On the other side of the ledger, we find a number of pronouncements and general “golly gee”/“whiz bang” admiration for technological wizardry directly from the military branches (as well reported by Michael Peck at the War is Boring blog) to the equal parts creped out but gleefully awestruck gadgetry of mainstream technology blogs like Popular Science Zero Moment blog, Gizmoto and Vice’s Motherboard.

This points to a general problem with the state of the conversation that is evident even when one digs deeper into the debates at the U.N. Convention of Certain Conventional Weapons this week: how do we first separate the hyperbolic rhetoric against the use of autonomous UAVs that don’t exist yet from what is technically possible? Once we ask what is technically possible from the engineers/aviation industry, we run into two problems. First –given the nature of the research is geared towards military applications couched in the interests of national security– universities, companies and the military are reticent to be transparent about what the state of autonomous UAVs are currently. So second, even from those supporting this technology we see conjectures (but guestimations, none the less) based more on science fiction than science fact. Striving for clearer information on the technology side, one could do worse than Mark Gubrud’s 1.0 Human blog that seems to strike the right balance of well informed technical knowledge, with a deeper consideration of the ethical issues, all the while still being partisan against autonomous weapon systems. Yet, one is left with the sense that we desperately need better and real information (rather than conjecture) about what is technically feasible in the near future for these weapons to even start an informed debate. 

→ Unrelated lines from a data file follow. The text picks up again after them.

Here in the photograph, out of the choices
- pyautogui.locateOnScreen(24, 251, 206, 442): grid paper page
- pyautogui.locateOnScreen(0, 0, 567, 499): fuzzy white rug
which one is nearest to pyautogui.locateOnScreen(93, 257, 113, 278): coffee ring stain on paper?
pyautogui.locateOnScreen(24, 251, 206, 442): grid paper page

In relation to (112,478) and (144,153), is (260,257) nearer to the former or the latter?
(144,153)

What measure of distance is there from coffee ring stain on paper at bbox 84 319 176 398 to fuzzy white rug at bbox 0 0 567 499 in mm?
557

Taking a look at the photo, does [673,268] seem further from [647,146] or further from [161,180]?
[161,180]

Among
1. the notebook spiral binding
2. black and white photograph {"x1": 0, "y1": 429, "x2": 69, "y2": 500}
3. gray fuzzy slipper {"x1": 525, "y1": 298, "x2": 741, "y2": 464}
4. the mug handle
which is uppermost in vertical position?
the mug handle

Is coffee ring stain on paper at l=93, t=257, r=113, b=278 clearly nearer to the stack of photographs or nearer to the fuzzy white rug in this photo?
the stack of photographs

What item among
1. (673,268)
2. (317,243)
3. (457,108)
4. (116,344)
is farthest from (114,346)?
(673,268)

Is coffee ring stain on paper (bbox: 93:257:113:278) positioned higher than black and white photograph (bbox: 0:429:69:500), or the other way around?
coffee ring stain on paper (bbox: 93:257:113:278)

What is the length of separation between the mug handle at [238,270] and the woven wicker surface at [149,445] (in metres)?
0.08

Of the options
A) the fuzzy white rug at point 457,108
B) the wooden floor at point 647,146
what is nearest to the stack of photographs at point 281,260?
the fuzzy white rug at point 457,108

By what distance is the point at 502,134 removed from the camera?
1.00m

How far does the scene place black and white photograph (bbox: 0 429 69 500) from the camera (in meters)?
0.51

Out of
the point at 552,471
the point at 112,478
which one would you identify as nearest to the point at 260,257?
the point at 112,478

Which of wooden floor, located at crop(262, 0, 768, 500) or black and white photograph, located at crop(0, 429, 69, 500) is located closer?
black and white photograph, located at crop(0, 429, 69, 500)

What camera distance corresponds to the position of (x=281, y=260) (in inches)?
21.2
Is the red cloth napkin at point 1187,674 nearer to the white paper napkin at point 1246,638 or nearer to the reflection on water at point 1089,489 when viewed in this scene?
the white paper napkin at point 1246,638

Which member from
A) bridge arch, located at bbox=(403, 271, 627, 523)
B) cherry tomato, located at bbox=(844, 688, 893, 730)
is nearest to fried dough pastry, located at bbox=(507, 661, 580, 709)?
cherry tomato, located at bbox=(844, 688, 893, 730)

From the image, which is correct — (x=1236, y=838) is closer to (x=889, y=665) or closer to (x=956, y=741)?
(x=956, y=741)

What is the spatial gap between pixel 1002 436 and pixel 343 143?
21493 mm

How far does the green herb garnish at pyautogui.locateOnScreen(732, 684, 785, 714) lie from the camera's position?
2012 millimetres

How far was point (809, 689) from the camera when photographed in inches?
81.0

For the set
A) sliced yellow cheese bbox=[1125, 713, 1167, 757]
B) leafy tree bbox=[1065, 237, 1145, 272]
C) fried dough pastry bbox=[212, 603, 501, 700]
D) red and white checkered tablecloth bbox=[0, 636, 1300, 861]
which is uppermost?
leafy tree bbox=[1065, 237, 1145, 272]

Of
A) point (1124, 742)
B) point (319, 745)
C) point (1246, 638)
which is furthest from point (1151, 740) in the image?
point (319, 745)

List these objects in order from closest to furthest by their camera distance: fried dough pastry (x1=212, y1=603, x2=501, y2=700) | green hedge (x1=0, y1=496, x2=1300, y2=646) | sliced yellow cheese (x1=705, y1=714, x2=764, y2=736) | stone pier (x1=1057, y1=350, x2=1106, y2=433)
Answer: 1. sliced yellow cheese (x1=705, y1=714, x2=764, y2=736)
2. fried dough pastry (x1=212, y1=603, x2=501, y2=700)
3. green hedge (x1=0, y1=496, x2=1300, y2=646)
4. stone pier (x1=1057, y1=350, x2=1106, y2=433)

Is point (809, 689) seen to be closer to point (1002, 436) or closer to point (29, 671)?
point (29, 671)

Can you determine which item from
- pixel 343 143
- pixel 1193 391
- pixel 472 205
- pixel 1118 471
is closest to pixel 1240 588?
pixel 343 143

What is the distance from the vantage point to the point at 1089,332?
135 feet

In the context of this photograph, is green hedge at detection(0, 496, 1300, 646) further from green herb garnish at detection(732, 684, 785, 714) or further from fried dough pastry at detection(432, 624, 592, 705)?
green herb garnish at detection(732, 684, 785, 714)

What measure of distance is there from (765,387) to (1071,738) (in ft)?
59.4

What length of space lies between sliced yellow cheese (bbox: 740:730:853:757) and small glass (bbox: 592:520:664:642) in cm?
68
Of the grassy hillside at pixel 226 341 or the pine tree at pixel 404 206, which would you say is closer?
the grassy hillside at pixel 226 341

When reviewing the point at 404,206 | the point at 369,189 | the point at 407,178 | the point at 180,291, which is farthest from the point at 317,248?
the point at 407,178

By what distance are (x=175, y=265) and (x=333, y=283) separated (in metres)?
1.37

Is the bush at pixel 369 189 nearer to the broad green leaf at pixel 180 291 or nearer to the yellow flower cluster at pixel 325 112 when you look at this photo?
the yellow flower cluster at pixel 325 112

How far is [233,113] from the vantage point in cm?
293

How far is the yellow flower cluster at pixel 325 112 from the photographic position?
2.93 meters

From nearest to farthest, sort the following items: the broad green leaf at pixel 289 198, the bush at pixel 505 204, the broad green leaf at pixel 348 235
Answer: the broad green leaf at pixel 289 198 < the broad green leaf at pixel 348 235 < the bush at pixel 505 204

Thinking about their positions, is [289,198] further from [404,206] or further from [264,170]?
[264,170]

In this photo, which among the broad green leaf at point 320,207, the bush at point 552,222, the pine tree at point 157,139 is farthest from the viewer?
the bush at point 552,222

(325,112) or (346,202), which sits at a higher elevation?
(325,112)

Of course, this formulation (first collect the technical data, and then hold an informed debate on UAVs) is problematic on two levels. Given that all signs point towards more state security now and in the near future rather than more transparency, it is doubtful that such details would be forthcoming in a public arena. Perhaps it’s also the wrong question to ask at this time, suspending the discussions of ethics while waiting on the technoscience to catch up. More often than not, the ethics are considered after the fact. So while the campaign against killer robots is really a campaign against autonomous technology that doesn’t quite exist yet, we can at least give kudos to the movements for taking on the issue before it is a fait accompli.